---------- DOCUMENT SECTION

And back at Rashomon gate, what do we know about the incident? we can't trust the woodcutter's story - we've seen how he reacted to the medium's mention of the dagger, but his story contradicts that detail. The commoner certainly doesn't believe him. But more than figuring out what is happening in the story, I think Kurosawa is pushing at the edges of the nature of fiction. By intervening in the story (with that shot of the woodcutter at the trial), giving us information not related in the film, only to allow the woodcutter to contradict this information; and by making his own manipulation of the material more overt during the woodcutter’s story, Kurosawa makes explicit the ways he, as the narrator of these narratives, is imposing his interpretations on the story as much as the characters. In the end, I think the theme of the film is not so much the lack of a stable truth as it is the inextricable entanglement of narrative and interpretation. Each character presents as truth what they think the story means: and so does Akira Kurosawa. He sets up the woodcutter’s story as a resolution, only to undercut it. He comments on the story through the form and style of the final segment. The moments he privileges - the woodcutter’s reaction at the trial, notably - are themselves formal devices, which serve as much to show his interpretation of the story as to show a reality behind the interpretation.
Thursday, November 15, 2007
Kurosawa week
A week of Kurosawa posts have started, hosted by Film Squish. As usual, I've been lazy - but Akira Kurosawa is a director I have written plenty about in the past for various purposes, so I can certainly add my two cents - or dollar fifty - to this endeavor.

--------------------
---------- SUPPLIED RECORDS

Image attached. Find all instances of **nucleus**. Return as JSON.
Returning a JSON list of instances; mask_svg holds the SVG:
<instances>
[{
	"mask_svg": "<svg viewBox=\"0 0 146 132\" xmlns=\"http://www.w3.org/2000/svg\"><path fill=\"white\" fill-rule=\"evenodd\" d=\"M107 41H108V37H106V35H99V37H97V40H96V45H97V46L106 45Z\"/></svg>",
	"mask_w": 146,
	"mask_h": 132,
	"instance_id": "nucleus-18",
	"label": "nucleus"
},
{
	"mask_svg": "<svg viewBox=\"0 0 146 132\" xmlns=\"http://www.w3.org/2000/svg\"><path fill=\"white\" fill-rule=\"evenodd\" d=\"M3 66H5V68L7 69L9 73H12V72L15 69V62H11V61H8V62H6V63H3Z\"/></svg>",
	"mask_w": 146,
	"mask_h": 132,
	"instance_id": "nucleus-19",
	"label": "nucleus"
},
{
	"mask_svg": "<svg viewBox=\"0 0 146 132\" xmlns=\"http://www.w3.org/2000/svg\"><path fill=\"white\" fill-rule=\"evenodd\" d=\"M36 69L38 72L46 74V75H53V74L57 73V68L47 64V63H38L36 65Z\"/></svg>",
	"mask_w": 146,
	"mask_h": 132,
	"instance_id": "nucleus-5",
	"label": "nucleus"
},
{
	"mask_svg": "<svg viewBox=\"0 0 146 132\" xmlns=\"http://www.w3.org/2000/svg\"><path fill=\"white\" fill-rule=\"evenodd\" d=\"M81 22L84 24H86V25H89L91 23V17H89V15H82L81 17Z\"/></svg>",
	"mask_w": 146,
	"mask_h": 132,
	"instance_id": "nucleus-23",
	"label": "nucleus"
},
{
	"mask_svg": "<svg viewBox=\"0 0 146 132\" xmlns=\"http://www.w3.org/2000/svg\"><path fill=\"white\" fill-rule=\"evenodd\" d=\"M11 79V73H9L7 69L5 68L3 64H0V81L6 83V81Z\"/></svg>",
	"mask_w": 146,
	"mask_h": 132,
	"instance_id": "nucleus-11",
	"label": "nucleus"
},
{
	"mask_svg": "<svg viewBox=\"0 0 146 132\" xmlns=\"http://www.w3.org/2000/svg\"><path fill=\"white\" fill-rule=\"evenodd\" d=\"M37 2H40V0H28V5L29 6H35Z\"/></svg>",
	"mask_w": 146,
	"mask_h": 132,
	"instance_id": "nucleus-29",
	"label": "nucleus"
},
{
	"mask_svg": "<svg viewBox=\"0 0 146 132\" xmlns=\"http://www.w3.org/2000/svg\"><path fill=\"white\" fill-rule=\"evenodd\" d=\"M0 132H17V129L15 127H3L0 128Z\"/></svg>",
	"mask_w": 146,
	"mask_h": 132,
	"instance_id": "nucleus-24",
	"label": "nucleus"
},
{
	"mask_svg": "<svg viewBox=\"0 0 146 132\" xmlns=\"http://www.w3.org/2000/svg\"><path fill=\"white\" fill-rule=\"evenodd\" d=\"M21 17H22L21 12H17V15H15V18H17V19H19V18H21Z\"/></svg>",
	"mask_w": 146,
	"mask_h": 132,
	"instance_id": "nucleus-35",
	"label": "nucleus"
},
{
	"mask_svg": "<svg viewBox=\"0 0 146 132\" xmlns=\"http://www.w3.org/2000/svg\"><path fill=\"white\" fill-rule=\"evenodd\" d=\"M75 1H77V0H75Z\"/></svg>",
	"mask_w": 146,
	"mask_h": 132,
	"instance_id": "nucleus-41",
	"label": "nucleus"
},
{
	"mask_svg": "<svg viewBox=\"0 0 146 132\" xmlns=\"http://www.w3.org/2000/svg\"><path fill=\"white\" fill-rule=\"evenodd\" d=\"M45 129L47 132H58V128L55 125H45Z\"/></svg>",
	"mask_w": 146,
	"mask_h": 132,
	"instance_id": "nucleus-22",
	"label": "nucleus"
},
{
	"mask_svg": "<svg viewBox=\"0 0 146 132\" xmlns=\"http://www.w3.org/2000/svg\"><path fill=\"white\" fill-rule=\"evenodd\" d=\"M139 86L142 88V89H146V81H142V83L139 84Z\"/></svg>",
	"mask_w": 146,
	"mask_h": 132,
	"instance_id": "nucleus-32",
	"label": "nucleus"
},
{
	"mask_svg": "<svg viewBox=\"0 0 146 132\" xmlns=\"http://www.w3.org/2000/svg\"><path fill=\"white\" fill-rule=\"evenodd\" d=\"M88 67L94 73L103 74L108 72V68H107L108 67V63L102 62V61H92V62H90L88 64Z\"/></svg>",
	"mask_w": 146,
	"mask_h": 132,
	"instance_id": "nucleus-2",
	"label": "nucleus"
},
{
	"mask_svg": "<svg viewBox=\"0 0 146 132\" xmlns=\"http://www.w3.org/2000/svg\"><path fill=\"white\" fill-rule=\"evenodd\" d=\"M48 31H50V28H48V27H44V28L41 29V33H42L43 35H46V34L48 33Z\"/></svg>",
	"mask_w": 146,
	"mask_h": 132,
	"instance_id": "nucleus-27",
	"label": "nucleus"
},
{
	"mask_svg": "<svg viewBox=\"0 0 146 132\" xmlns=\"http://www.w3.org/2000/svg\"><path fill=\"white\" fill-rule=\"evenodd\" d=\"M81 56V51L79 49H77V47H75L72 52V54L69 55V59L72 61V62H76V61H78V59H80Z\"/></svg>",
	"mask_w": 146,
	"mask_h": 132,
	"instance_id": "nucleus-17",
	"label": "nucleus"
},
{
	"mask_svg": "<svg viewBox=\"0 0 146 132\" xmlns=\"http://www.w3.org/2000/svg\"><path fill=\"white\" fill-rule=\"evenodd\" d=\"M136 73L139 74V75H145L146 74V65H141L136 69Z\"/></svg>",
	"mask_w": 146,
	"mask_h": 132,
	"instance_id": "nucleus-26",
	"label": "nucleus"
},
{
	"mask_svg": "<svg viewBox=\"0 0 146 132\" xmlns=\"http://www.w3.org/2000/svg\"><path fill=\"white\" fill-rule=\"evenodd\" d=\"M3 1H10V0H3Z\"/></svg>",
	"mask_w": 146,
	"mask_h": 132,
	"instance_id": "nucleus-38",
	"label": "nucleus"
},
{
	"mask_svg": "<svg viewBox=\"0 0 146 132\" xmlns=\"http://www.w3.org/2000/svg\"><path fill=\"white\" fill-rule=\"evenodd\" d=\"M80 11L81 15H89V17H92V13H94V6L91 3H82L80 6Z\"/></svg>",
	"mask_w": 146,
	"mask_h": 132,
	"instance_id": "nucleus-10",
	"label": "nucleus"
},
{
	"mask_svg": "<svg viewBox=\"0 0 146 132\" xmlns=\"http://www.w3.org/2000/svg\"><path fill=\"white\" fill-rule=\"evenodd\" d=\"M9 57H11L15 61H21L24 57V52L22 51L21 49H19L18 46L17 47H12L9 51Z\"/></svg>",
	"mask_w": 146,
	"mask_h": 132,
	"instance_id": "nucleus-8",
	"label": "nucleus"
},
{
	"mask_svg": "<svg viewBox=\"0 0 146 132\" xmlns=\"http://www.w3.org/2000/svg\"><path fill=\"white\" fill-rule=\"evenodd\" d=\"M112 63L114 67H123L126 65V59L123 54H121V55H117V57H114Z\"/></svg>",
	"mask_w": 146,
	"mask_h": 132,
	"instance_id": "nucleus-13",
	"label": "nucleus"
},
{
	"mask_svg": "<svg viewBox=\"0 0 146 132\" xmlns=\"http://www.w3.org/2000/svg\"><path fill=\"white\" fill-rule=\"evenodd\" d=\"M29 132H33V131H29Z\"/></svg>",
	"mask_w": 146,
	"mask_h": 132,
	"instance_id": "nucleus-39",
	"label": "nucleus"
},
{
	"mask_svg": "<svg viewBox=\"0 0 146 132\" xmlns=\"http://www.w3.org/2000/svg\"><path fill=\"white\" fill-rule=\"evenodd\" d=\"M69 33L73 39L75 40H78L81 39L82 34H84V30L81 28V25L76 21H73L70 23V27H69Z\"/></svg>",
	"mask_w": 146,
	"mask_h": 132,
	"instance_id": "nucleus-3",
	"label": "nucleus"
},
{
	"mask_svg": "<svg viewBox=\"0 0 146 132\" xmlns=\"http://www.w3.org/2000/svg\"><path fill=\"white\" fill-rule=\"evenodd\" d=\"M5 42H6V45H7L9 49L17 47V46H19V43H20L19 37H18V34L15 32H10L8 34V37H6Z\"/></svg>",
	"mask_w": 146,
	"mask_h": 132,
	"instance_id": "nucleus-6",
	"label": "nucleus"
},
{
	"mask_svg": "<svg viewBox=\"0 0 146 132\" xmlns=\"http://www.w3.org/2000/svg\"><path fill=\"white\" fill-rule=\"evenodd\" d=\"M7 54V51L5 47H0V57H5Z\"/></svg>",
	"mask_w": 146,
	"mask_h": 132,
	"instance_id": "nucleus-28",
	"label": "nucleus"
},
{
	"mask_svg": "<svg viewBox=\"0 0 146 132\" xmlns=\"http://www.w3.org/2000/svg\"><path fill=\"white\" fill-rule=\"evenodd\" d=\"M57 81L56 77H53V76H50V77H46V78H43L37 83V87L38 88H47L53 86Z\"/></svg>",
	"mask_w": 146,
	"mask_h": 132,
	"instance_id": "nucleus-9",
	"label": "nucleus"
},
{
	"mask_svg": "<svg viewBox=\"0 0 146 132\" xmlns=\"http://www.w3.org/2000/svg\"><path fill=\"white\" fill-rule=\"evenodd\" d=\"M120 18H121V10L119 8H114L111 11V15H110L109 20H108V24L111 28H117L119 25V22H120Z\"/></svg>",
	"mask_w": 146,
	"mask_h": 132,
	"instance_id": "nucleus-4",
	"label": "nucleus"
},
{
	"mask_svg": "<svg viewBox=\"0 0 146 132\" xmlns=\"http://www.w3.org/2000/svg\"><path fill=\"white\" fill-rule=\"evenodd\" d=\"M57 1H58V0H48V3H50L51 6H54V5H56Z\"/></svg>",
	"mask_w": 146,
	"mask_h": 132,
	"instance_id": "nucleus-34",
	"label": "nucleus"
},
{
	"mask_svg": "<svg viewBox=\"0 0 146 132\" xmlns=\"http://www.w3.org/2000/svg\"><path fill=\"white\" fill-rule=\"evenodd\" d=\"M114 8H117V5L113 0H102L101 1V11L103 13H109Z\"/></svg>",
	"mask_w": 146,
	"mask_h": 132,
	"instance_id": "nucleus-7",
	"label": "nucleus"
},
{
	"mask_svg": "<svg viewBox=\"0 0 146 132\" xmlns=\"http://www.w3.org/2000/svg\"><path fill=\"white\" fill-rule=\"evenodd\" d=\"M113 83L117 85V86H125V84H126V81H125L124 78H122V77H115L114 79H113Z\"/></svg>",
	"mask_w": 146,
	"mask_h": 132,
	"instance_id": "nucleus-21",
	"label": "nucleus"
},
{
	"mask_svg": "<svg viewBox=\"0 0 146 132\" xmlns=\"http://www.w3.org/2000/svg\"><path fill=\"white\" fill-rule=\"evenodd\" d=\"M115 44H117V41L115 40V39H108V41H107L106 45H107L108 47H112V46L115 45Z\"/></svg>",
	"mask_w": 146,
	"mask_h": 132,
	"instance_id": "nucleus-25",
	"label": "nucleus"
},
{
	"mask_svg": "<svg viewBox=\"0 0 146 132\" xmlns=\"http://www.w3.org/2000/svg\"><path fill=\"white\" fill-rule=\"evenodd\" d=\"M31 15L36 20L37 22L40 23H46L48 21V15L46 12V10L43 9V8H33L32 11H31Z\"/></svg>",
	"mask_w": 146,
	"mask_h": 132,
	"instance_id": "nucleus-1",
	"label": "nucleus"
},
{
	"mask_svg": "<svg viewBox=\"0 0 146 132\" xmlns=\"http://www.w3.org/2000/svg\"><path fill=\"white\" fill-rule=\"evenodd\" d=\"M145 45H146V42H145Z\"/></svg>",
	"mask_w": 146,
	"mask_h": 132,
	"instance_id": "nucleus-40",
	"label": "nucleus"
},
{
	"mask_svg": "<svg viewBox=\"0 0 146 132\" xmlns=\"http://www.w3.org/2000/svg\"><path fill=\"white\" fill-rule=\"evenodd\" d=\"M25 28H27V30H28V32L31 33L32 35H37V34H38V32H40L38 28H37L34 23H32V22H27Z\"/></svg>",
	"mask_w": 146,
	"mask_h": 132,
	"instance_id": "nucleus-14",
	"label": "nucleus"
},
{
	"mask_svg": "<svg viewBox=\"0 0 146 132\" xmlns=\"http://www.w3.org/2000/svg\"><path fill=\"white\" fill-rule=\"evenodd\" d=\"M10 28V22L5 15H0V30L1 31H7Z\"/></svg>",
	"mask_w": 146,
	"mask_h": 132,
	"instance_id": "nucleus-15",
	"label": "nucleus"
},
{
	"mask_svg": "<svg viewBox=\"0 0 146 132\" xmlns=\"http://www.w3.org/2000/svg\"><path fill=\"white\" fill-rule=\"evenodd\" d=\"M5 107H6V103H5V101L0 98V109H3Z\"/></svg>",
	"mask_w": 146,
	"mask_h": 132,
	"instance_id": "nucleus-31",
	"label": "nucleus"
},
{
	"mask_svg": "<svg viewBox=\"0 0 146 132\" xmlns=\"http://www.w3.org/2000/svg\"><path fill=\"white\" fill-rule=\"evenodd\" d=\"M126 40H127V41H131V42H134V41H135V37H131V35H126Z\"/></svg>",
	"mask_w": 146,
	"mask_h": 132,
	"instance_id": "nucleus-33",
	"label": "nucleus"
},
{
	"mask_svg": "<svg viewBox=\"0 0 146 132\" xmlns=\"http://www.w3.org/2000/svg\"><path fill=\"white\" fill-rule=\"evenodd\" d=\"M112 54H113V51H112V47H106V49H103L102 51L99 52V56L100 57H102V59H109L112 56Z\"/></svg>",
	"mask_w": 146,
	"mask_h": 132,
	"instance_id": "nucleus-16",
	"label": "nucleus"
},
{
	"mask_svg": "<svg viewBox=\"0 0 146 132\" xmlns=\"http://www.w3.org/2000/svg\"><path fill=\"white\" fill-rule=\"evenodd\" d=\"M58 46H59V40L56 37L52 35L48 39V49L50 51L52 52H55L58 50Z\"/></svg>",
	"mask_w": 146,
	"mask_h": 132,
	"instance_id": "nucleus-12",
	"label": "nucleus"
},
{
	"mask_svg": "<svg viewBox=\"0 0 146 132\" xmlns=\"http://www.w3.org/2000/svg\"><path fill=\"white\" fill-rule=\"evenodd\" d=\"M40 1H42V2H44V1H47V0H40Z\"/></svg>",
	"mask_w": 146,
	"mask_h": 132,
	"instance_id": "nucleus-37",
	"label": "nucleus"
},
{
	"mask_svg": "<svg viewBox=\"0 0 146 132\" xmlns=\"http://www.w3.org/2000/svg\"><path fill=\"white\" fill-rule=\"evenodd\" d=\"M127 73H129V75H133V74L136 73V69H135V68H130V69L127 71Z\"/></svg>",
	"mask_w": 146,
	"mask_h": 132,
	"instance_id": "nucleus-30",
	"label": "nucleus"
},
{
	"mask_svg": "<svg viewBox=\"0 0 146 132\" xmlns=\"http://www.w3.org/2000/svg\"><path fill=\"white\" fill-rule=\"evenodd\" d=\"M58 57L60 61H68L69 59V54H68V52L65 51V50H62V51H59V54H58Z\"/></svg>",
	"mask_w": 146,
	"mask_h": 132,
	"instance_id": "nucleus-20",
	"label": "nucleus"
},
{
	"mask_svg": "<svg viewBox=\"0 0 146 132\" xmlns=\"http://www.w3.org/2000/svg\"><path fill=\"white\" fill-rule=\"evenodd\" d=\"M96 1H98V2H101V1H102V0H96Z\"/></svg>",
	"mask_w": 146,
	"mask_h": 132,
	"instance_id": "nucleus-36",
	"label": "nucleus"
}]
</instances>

--------------------

• [REQUESTS]:
**A.** Copy the part of the Kurosawa blog post that begins at "Thursday, November 15, 2007" and stops after "to this endeavor.", putting "busy" in place of "lazy".
**B.** For each statement, say yes or no according to the Kurosawa blog post, and quote the words that decide it: (i) The woodcutter's story can be trusted. (ii) The week of Kurosawa posts is hosted by Film Squish. (iii) The commoner believes the woodcutter.

• [ANSWERS PROVIDED]:
**A.**
Thursday, November 15, 2007
Kurosawa week
A week of Kurosawa posts have started, hosted by Film Squish. As usual, I've been busy - but Akira Kurosawa is a director I have written plenty about in the past for various purposes, so I can certainly add my two cents - or dollar fifty - to this endeavor.

**B.**
(i) No: "we can't trust the woodcutter's story"
(ii) Yes: "hosted by Film Squish"
(iii) No: "The commoner certainly doesn't believe him."